### THE TASK
Copy out the entries below exactly as they stand, but only from the line containing "[researcher-annotated camera trap]" through the line containing "common name: eastern gartersnake".

Saved data entries
>>>
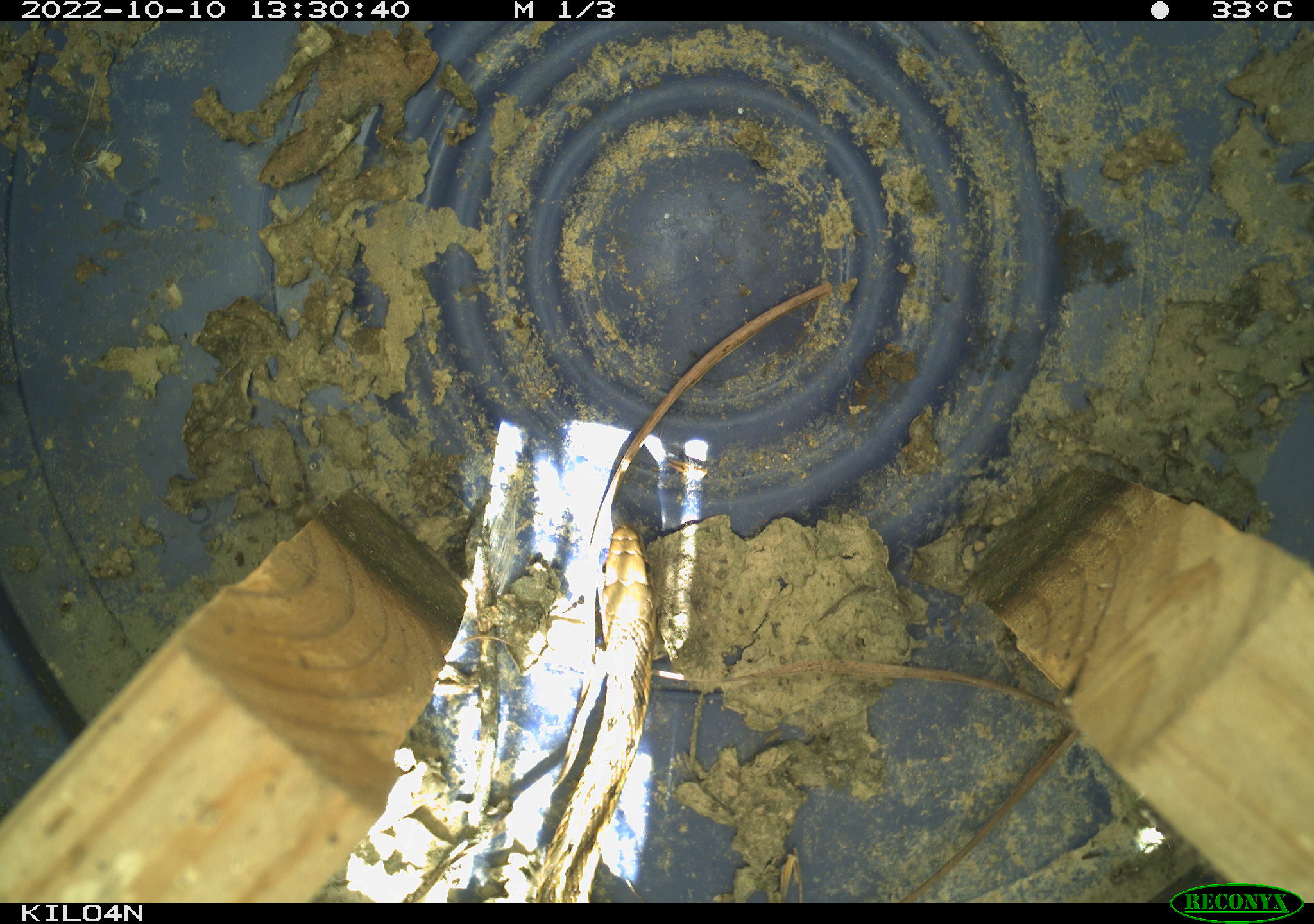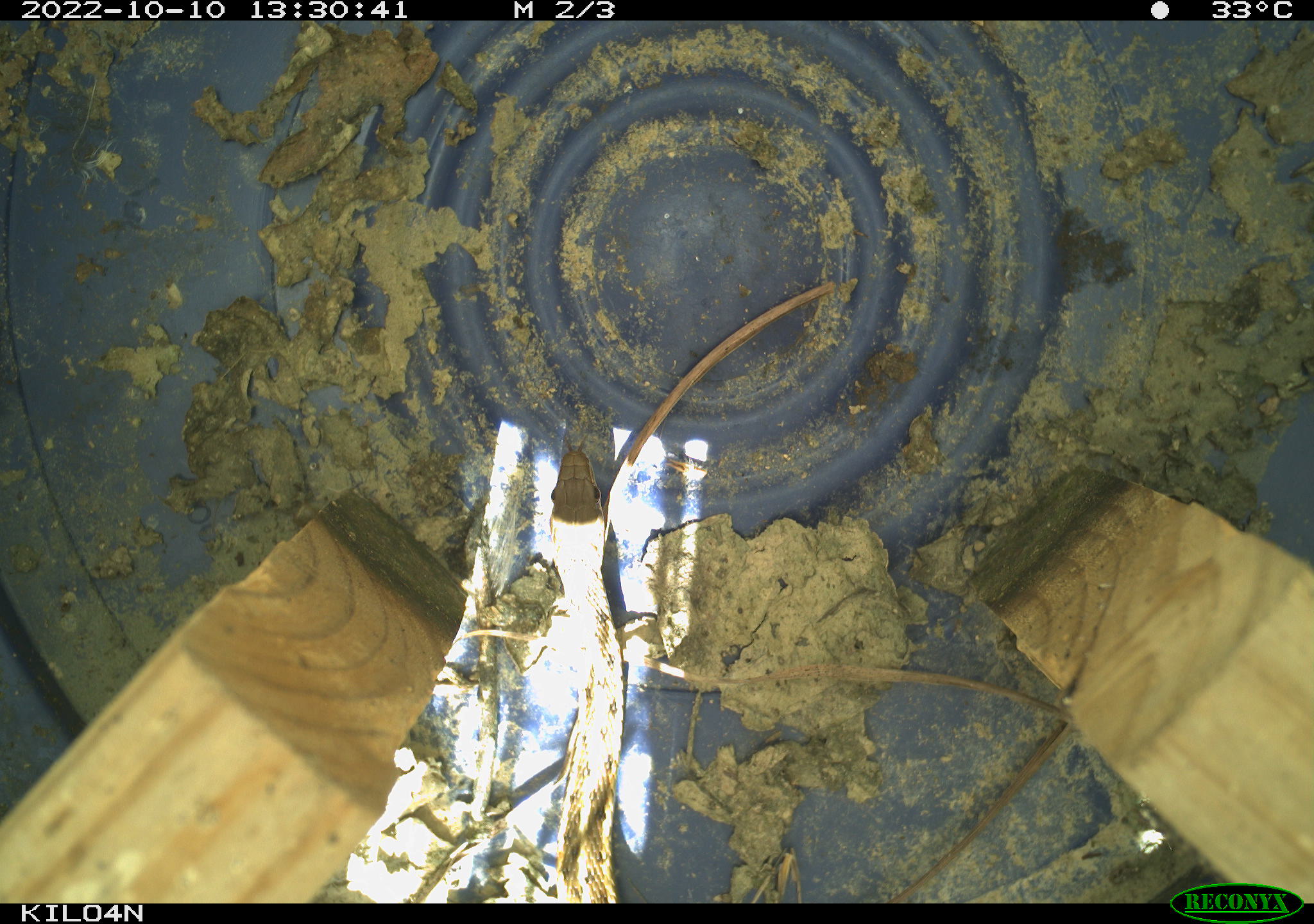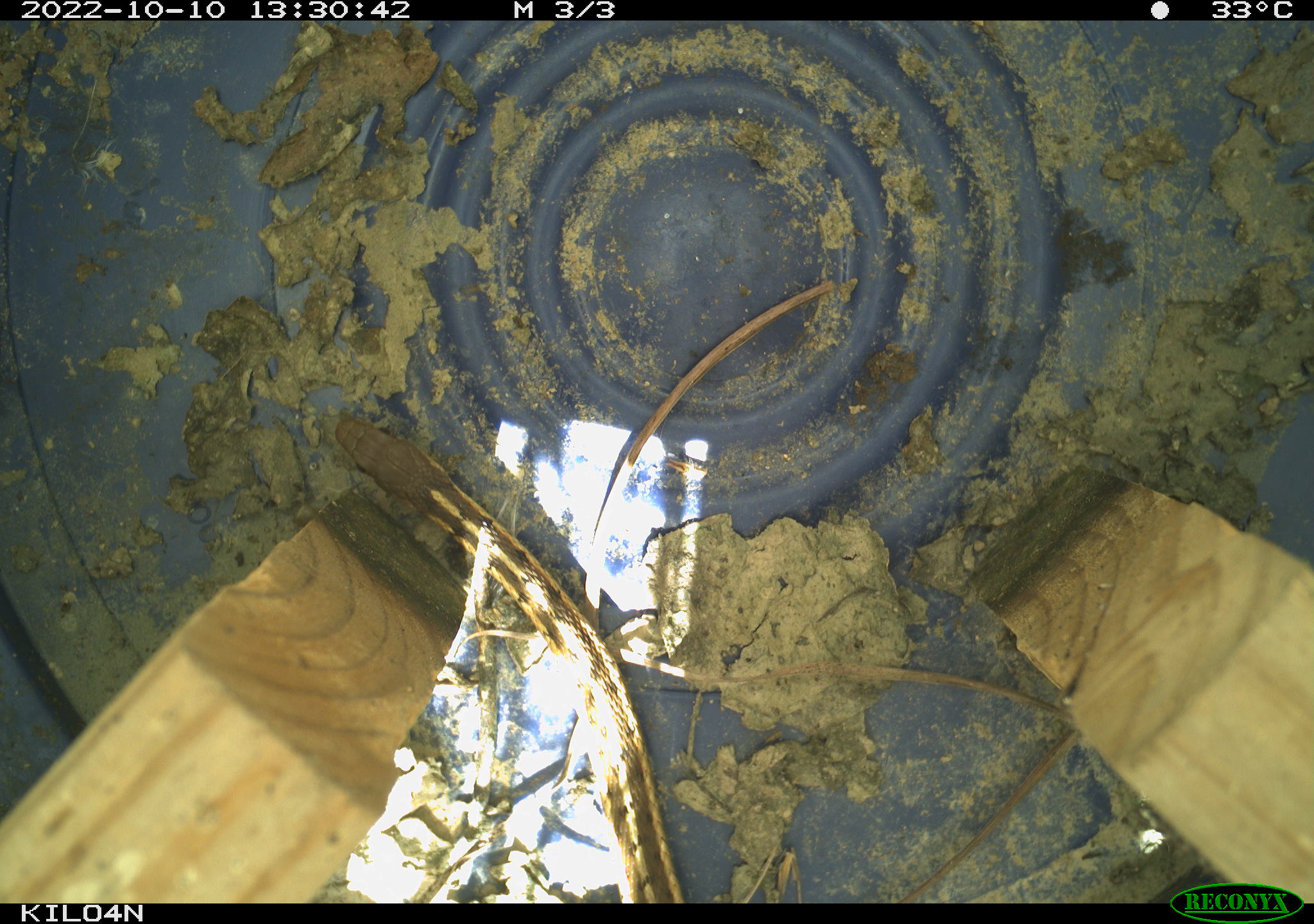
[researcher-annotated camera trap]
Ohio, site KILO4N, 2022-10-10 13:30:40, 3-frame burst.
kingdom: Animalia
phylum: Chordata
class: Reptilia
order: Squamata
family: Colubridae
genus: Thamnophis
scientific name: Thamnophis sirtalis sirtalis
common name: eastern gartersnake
<<<
>>>
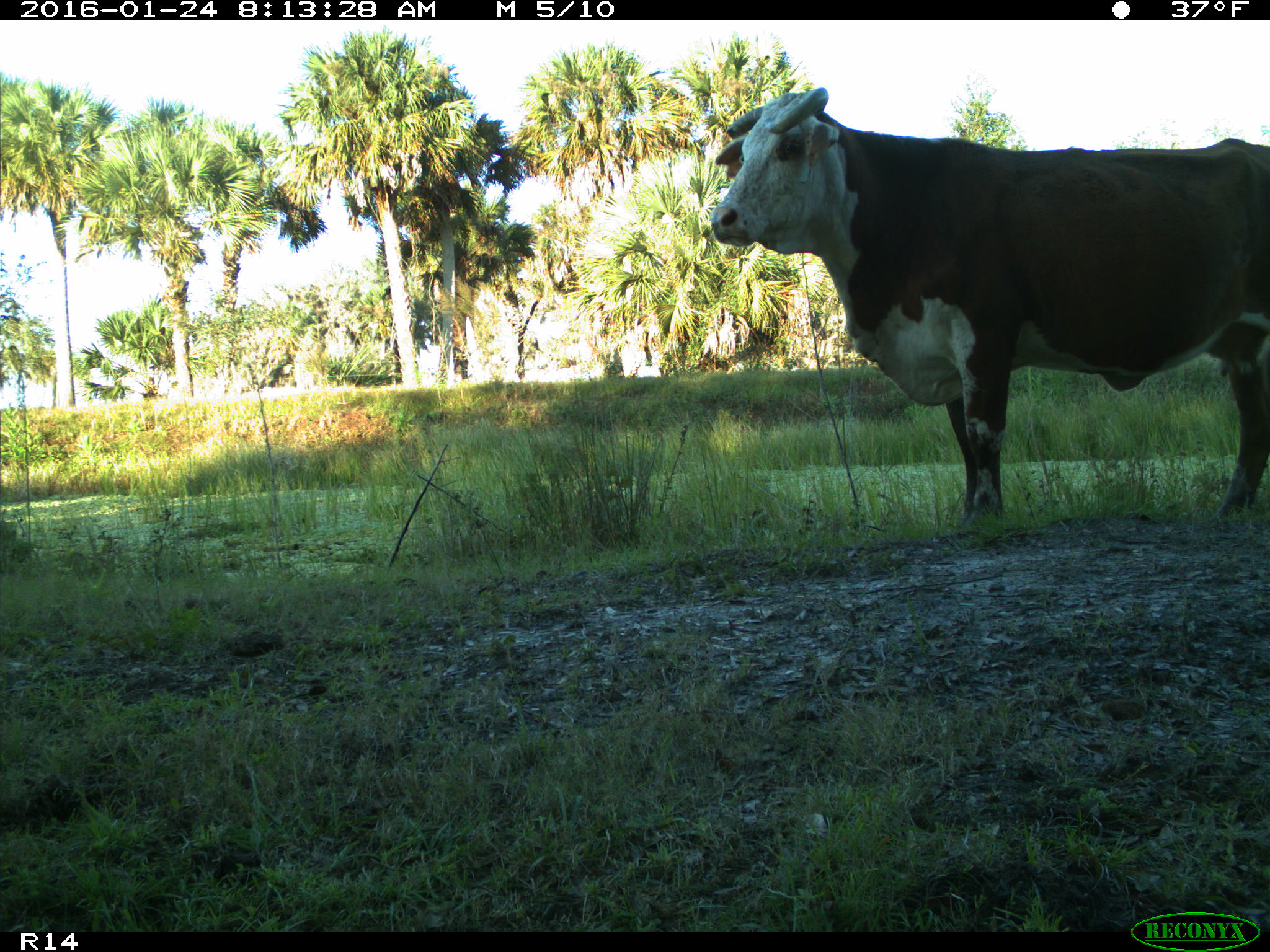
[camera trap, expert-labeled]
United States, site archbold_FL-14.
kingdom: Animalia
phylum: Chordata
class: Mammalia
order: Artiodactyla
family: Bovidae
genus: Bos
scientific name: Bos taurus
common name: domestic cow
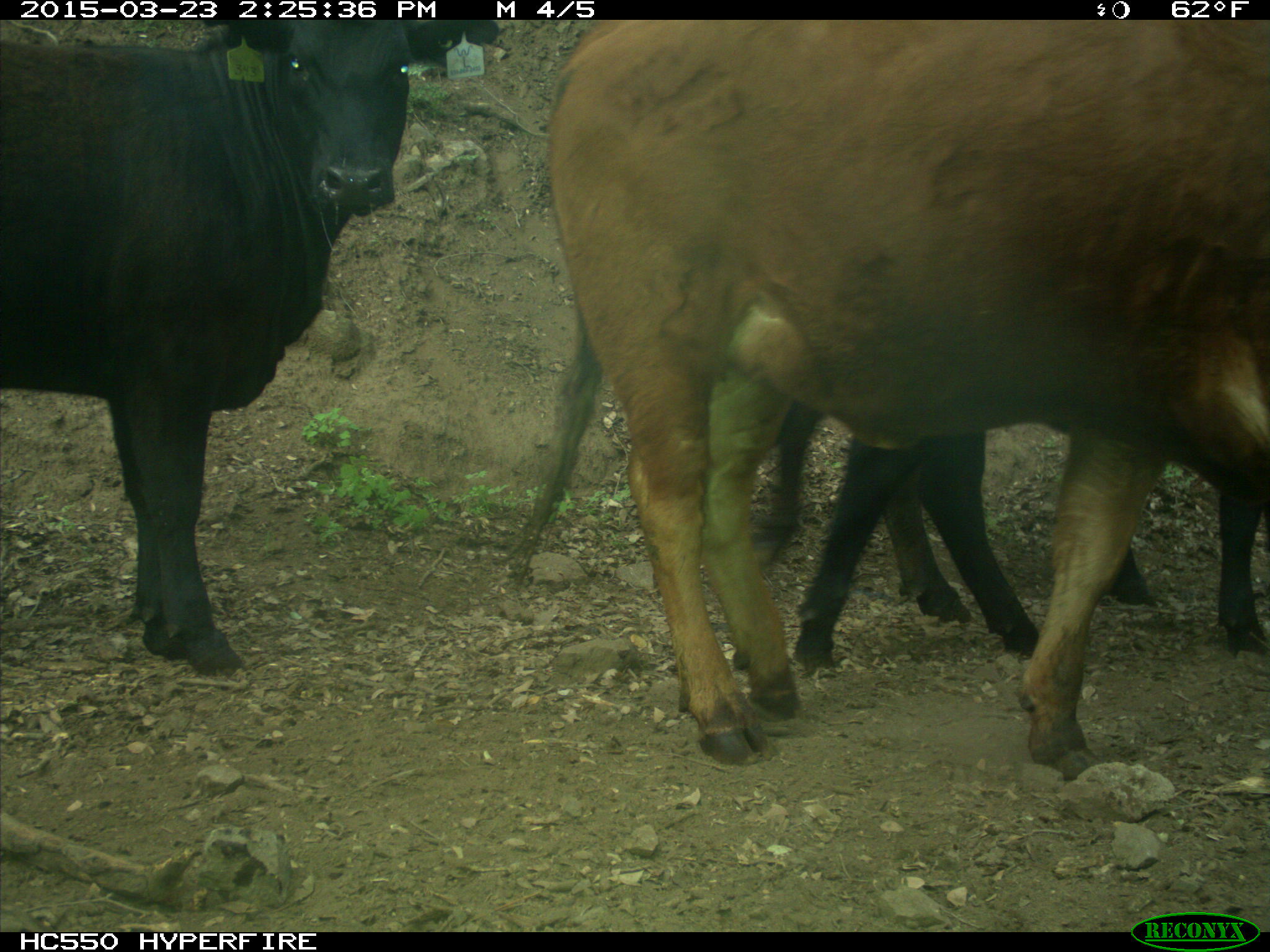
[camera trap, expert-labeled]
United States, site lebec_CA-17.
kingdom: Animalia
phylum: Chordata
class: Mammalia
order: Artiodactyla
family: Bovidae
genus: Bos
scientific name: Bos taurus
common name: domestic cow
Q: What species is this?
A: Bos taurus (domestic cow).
<<<
### PROBLEM SOLUTION
[researcher-annotated camera trap]
Ohio, site KILO4N, 2022-10-10 13:30:40, 3-frame burst.
kingdom: Animalia
phylum: Chordata
class: Reptilia
order: Squamata
family: Colubridae
genus: Thamnophis
scientific name: Thamnophis sirtalis sirtalis
common name: eastern gartersnake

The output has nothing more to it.